Holiday e-commerce hits a record as shoppers choose phones over stores
Consumers sought out deals but inflation didn’t really tamp down demand during the season, according to the latest figures from Adobe Analytics.
This past holiday season, from Nov. 1 through Dec. 31, online retail sales rose 8.7% year over year to a record $241.4 billion not adjusted for inflation, according to the most recent figures from Adobe Analytics.
Mastercard’s SpendingPulse, which tracks spending from Nov. 1 to Dec. 24, found that online sales rose 6.7% and in-store sales rose just 2.9%.

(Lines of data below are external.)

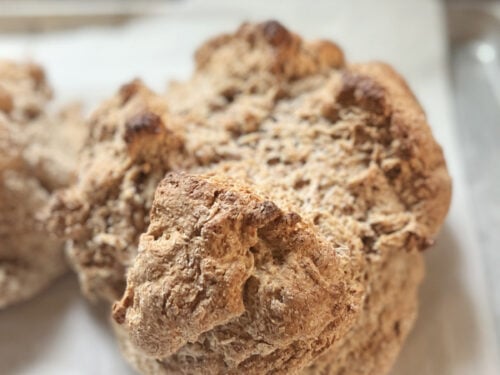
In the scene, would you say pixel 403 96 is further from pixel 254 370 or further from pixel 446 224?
pixel 254 370

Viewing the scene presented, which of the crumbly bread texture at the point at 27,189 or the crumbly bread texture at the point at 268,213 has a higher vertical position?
the crumbly bread texture at the point at 268,213

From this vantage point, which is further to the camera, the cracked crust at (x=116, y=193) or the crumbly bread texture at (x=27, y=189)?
the crumbly bread texture at (x=27, y=189)

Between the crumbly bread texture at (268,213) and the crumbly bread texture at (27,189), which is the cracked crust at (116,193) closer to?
the crumbly bread texture at (268,213)

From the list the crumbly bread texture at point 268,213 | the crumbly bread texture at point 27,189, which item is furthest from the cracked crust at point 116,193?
the crumbly bread texture at point 27,189

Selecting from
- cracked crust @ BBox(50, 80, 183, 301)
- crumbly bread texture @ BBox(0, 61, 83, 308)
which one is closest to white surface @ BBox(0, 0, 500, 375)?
crumbly bread texture @ BBox(0, 61, 83, 308)

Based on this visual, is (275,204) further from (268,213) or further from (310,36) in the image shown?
(310,36)

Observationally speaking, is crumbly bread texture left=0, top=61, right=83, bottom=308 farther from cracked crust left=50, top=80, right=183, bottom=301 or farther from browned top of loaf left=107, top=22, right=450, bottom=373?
browned top of loaf left=107, top=22, right=450, bottom=373

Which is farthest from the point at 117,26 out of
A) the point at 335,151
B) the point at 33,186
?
the point at 335,151

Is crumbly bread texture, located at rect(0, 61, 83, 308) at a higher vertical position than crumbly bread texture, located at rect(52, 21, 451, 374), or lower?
lower
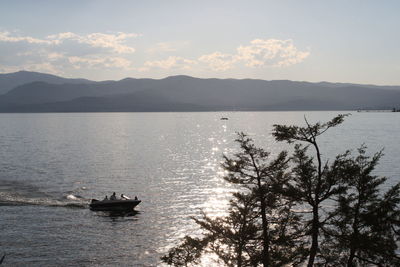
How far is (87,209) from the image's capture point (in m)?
61.4

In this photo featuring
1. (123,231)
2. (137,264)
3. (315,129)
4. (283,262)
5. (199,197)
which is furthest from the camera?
(199,197)

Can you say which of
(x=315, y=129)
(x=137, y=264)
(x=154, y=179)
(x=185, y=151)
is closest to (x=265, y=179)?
(x=315, y=129)

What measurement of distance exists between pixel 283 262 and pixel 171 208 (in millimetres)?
39279

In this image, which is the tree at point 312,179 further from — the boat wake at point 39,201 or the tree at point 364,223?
the boat wake at point 39,201

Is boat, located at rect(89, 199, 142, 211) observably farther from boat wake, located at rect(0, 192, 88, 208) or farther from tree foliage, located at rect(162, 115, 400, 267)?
tree foliage, located at rect(162, 115, 400, 267)

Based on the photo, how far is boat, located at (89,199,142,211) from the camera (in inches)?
2377

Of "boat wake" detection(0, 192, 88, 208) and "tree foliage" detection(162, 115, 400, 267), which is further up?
"tree foliage" detection(162, 115, 400, 267)

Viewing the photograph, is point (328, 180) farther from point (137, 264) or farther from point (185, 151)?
point (185, 151)

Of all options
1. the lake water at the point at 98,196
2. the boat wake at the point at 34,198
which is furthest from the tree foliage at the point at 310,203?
the boat wake at the point at 34,198

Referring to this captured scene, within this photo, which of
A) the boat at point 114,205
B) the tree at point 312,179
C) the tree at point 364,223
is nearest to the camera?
the tree at point 312,179

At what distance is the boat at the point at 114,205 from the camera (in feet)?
198

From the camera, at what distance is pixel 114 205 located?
201ft

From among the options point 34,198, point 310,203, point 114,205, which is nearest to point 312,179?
point 310,203

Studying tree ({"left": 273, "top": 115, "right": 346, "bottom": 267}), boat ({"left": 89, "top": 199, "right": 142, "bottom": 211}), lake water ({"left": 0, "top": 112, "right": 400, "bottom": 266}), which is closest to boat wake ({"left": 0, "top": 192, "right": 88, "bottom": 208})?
lake water ({"left": 0, "top": 112, "right": 400, "bottom": 266})
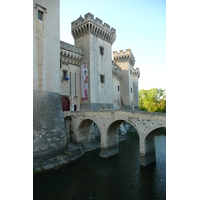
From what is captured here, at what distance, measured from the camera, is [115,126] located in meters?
14.8

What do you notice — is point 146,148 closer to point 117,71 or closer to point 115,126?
point 115,126

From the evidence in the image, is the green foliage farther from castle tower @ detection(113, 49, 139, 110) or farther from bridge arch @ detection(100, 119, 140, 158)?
bridge arch @ detection(100, 119, 140, 158)

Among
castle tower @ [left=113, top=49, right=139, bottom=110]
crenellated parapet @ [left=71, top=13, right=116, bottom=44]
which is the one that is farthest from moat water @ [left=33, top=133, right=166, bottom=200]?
castle tower @ [left=113, top=49, right=139, bottom=110]

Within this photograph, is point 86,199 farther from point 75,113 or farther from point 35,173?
point 75,113

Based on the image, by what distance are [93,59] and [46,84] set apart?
9967mm

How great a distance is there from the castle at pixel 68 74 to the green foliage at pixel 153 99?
4.26 metres

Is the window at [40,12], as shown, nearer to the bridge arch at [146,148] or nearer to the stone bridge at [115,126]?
the stone bridge at [115,126]

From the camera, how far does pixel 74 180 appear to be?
9859 mm

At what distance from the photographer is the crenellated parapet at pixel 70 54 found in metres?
19.2

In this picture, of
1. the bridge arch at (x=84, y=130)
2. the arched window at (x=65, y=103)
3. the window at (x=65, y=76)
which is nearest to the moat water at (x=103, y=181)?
the bridge arch at (x=84, y=130)

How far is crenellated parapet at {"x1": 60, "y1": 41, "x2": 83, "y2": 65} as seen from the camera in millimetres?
19166

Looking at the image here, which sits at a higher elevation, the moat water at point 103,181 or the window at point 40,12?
the window at point 40,12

Shopping on phones also hit a milestone, with 54.5% of online transactions occurring there, up from 51.1% in 2023, according to Adobe.

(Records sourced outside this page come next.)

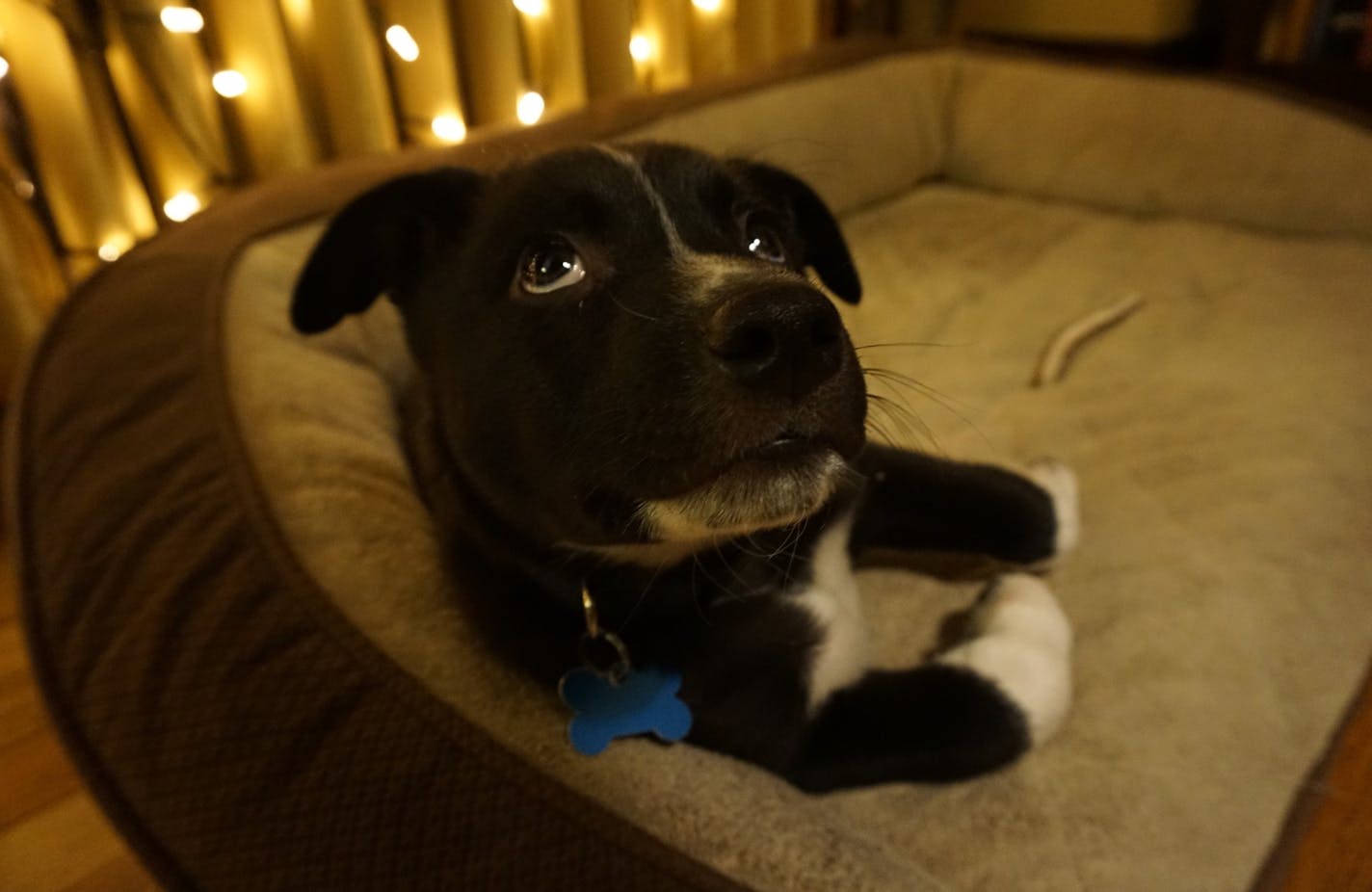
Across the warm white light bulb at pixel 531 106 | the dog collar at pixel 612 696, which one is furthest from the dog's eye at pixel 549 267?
the warm white light bulb at pixel 531 106

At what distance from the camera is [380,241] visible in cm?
107

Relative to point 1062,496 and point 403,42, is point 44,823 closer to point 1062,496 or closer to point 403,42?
point 1062,496

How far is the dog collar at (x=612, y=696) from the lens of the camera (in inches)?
36.4

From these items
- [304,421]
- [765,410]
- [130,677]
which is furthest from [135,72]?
[765,410]

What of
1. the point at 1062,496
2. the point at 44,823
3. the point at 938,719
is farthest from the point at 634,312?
the point at 44,823

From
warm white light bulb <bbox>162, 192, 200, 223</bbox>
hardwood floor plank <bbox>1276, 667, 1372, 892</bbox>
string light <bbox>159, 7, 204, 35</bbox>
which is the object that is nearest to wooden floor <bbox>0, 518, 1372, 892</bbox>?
hardwood floor plank <bbox>1276, 667, 1372, 892</bbox>

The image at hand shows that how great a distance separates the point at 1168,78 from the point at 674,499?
2284 mm

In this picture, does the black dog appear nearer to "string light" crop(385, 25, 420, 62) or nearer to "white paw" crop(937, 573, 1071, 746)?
"white paw" crop(937, 573, 1071, 746)

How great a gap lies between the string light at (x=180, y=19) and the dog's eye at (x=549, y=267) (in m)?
1.31

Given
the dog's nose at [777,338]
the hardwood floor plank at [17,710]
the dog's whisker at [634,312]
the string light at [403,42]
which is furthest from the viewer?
the string light at [403,42]

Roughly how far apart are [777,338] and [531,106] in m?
2.03

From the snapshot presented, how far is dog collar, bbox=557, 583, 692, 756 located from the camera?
926mm

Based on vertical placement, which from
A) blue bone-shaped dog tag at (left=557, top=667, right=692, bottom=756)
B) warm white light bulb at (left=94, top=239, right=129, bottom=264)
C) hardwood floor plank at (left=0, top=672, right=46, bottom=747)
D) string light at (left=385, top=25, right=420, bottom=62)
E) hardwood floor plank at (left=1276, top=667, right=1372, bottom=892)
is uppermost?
string light at (left=385, top=25, right=420, bottom=62)

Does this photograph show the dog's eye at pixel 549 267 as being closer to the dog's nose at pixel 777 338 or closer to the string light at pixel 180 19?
the dog's nose at pixel 777 338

“The 2024 holiday season showed that e-commerce is being reshaped by a consumer who now prefers to transact on smaller screens and lean on generative AI-powered services to shop more efficiently,” Vivek Pandya, lead analyst at Adobe Digital Insights, said in a statement.

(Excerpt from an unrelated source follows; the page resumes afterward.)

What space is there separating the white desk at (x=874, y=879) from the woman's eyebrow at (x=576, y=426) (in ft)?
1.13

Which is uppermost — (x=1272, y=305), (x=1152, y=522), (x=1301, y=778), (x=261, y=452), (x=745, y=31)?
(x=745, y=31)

Discounts drove sales throughout the season, however, especially on higher-priced items like electronics and appliances. The share-of-units-sold for the highest-priced goods rose 21%, with sporting goods in particular up 54%, electronics up 48%, appliances up 35%, personal care products up 32% and apparel up 10%. Adobe found that demand rose 1.03% for every 1% price cut, and this drove $2.25 billion of the season’s overall online spend.
Grocery (up 12.9% to $21.5 billion) and cosmetics (up 12.2% to $7.7 billion) had the strongest growth in online holiday spending, reflecting increased willingness to shop these categories online.
As expected, more consumers than ever financed their holiday spending using buy now, pay later options: These purchases drove $18.2 billion in online spend, nearly 10% — or $1.6 billion — more than last year. Cyber Monday alone hit a one-day BNPL record, up 5.5% and accounting for $991.2 million in holiday e-commerce.